**Problem to solve:**
Offset every number in the answers, both coordinates and distances, by adding 104, and give the records again with their requests, for everything from the line containing "Which one has" down to the line containing "1407 millimetres", both ends included.

**Dataset:**
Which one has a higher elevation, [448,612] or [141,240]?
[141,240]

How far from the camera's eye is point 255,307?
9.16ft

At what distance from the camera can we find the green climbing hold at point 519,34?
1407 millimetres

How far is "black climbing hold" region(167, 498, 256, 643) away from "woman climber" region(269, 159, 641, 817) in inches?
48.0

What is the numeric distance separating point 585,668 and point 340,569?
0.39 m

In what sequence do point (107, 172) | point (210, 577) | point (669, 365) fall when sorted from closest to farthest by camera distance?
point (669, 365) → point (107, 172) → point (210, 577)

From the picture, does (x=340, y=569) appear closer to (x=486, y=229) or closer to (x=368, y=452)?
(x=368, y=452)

---

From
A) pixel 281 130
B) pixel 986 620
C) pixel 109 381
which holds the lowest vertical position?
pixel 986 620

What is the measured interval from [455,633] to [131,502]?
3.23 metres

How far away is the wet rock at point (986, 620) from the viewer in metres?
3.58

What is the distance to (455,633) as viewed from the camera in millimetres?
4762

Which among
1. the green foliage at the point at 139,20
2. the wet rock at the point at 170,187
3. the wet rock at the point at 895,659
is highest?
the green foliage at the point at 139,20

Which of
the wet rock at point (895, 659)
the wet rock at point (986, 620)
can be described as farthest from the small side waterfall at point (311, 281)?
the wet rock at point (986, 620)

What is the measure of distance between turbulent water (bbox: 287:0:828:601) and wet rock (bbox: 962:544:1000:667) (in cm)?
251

**Task solution:**
Which one has a higher elevation, [448,612] or [141,240]?
[245,344]

How far from the camera's eye is point 255,307?
113.16ft

At what distance from the camera can we find the green climbing hold at point 519,34?
1511 millimetres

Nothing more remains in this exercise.